In 1995, Laskow was ready to move on and did a short stint at Hahnemann before coming to RWJMS, which had no transplant program at the time. After getting appropriate approvals, educating staff, purchasing equipment and drugs, he and his team did 36 kidneys that first year — with just the one transplant surgeon. On that platform was built the current transplant group at Robert Wood Johnson University Hospital (RWJUH), which includes five transplant surgeons and is highly reputed in heart, kidney and pancreas transplant.
Again, lucky for Laskow that the program was up and running when he needed it. Taken by ambulance to a local hospital on that December morning, his heart function was so “out of control” that “they couldn’t even get a blood pressure” — and things were looking very bad for him. He was too sick to be moved to another facility.
Enter stage left three RWJ transplant docs, who stabilized their dying teammate, making it possible to safely transfer him by ambulance to RWJUH in New Brunswick, where he arrived at 10 that night and was promptly attached to a left ventricular assist device (LVAD). Suffice it to say, the LVAD — a mechanical pump that helps when the heart is too weak to circulate blood through the body — is most often used to keep a patient alive until a replacement heart can be found and implanted.
The very sick doctor-patient had “lots of complications,” including an allergy to heparin (used to prevent blood clots from forming on medical devices) that allowed clots to attach to his stent, blood pressure so low that his kidneys and liver were failing, and lungs that critically weakened during those first 24 hours. He was placed on dialysis, pumped full of blood pressure medication, attached to the LVAD and still barely hung on. The search for a replacement heart widened beyond the state — and one was found in Delaware, slightly too small for his body but usable, given the dire conditions. Hearts are allocated to the sickest patient, explains Laskow, which he clearly was. But there was not clear sailing ahead.
His recovery was long and also filled with crises. He contracted a very serious Klebsiella infection, which again shut down his kidneys, and dialysis became a necessity once more. On Christmas Day, he hovered near death again, and so critical was his condition that Mark Anderson, MD, the surgeon who had transplanted the new heart, spent 24 hours by his bedside.
But the patient managed to pull through. “It makes you believe in God,” he says.
During his battle to stay alive, Laskow went from 190 to 130 pounds and lost a great deal of muscle mass, leaving him unable to stand or lift his arms. On February 16, 2006, he left the hospital, and despite predictions of a one-year recuperation period, he was back at work in June. But, he admits, it took a full year to feel “semi-normal” again.
Fifteen months later, Laskow says he feels good, although his stamina and strength are not the same as they were. He works out with weights every day and does a daily routine on his treadmill. Twenty pills daily are part of this new schedule — nine in the morning, four at lunch, three at 5PM and five at 8 PM — but he’s not complaining.

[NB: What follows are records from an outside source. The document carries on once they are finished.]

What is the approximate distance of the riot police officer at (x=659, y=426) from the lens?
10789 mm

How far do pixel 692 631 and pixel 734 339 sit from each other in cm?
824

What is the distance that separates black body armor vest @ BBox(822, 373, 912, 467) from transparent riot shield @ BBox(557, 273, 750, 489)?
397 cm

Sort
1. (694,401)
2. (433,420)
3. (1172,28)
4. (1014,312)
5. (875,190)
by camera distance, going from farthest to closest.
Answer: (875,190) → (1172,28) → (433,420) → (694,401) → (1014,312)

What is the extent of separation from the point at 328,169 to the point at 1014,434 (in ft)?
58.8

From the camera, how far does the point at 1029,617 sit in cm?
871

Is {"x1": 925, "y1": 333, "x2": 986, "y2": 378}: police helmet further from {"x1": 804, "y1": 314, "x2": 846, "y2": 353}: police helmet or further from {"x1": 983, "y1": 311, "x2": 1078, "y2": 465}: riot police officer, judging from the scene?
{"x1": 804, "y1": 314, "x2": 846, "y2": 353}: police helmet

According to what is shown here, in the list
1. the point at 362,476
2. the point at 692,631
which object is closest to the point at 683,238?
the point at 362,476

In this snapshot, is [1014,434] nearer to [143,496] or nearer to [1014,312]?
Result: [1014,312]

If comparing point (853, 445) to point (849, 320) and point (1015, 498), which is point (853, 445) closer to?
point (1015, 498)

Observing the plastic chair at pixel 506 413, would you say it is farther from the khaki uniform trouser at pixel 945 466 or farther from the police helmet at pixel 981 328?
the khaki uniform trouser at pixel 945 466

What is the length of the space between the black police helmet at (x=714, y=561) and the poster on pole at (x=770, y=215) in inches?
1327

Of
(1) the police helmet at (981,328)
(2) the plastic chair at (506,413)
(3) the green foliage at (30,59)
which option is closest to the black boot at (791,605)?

Has his life changed in other ways? “I was always compassionate,” he says, “but now my patients relate better to me and I to them — things are much easier to discuss. And my younger daughter is pre-med because she saw firsthand the power of medicine.”
He himself is awed by the power of organ donation. “Just think,” he says, “this donor not only saved my life, but made a difference to all of the people I touch through my work, and all of the people they touch.”
It has taken Laskow a long time to regain some of his weight and he still gets short of breath running, but he’s finally reached 160 “fighting” pounds. Life is good.
And despite the smaller size of the heart that now beats in his chest, he’s ready to take on the world. “After 50, everyone should want a woman’s heart — not a man’s,” he concludes with a smile.